When things like this happen, people tend to say stuff like, “it’s not the destination. It’s the journey.” Or “the race is just an opportunity to showcase what you’ve accomplished in the months leading up to it.” I think I wrote something like that about the last Ironman attempt.
And I believe that those things are true. I believe that I can be proud of myself too, even though it didn’t work out again.

But when disappointment is fresh and loss is recent, any words of comfort tend to feel like empty platitudes. So I hold onto them and store them away somewhere, hoping that a week or two later when I'm ready to appreciate them, I can recall those words and allow them to give me perspective that I'm not ready to have when that disappointment is fresh and that loss is recent.
But even still, already I can think back on the year I've had preparing for this race and see how it has changed me.

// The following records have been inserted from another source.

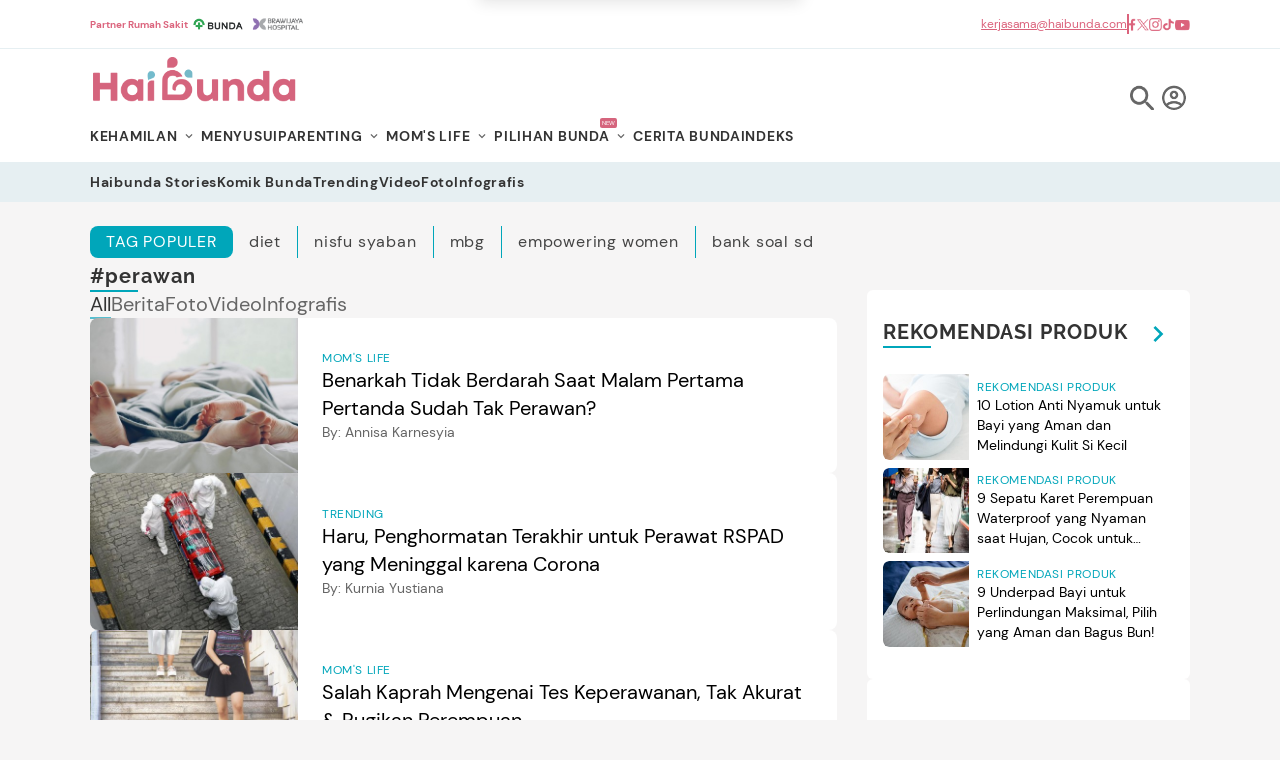

--- FILE ---
content_type: text/html; charset=utf-8
request_url: https://www.google.com/recaptcha/api2/aframe
body_size: 183
content:
<!DOCTYPE HTML><html><head><meta http-equiv="content-type" content="text/html; charset=UTF-8"></head><body><script nonce="Wl3eujV_yKhVFnqr7SvzRw">/** Anti-fraud and anti-abuse applications only. See google.com/recaptcha */ try{var clients={'sodar':'https://pagead2.googlesyndication.com/pagead/sodar?'};window.addEventListener("message",function(a){try{if(a.source===window.parent){var b=JSON.parse(a.data);var c=clients[b['id']];if(c){var d=document.createElement('img');d.src=c+b['params']+'&rc='+(localStorage.getItem("rc::a")?sessionStorage.getItem("rc::b"):"");window.document.body.appendChild(d);sessionStorage.setItem("rc::e",parseInt(sessionStorage.getItem("rc::e")||0)+1);localStorage.setItem("rc::h",'1770022182147');}}}catch(b){}});window.parent.postMessage("_grecaptcha_ready", "*");}catch(b){}</script></body></html>

--- FILE ---
content_type: application/javascript
request_url: https://cdn.haibunda.com/js/pushnotif.js?v=5.3.1
body_size: 522
content:
function pushNotif() {
    const no_notif = document.getElementById("no-notif");
    const yes_notif = document.getElementById("yes-notif");
    const push_notif = document.getElementById("push-notif");
    if(no_notif.click) {
        setCookie("notifhaibunda", "ignored", 90);
        push_notif.classList.add("hidden");
    };
    if(yes_notif.click) {
        push_notif.classList.add("hidden");
    };
}

function setCookie(cname,cvalue,exdays) {
    var d = new Date();
    d.setTime(d.getTime() + (exdays*24*60*60*1000));
    var expires = "expires=" + d.toGMTString();
    document.cookie = cname + "=" + cvalue + ";" + expires + ";path=/";
}

function getCookie(cname) {
    var name = cname + "=";
    var decodedCookie = decodeURIComponent(document.cookie);
    var ca = decodedCookie.split(';');
    for(var i = 0; i < ca.length; i++) {
        var c = ca[i];
        while (c.charAt(0) == ' ') {
            c = c.substring(1);
        }
        if (c.indexOf(name) == 0) {
            return c.substring(name.length, c.length);
        }
    }
    return "";
}

let scrollpos2 = window.scrollY
const show_notif = document.querySelector('#push-notif');
const scrollChange2 = 20
const add_class_on_scroll1 = () => show_notif.classList.remove("-mt-[170px]");
const add_top = () => show_notif.classList.add("mt-[65px]");
window.addEventListener('scroll', function() {
    scrollpos2 = window.scrollY;
    var notif = getCookie("notifhaibunda");
    if(scrollpos2 >= scrollChange2 && notif == "") {
        add_class_on_scroll1() || add_top()
    }
})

I can see how it has highlighted the support that I have in my life. I can see how it has reinforced the purity of consistent perseverance. And I can recognize the ways in which this training has been a companion and teacher to me in the never-ending effort to work through all of life's difficulties.
I can see that experience is never wasted if you care for it. That a failure or loss never says anything about your character as long as you don't let it become your destiny. And that the greatest measure of a person's goodness has less to do with what they accomplish and more to do with what they never stop trying to accomplish.
So I'll take those thoughts. And I'll move on. And I'll keep trying, and pushing, and figuring out some way, some day, to be proud of me, too.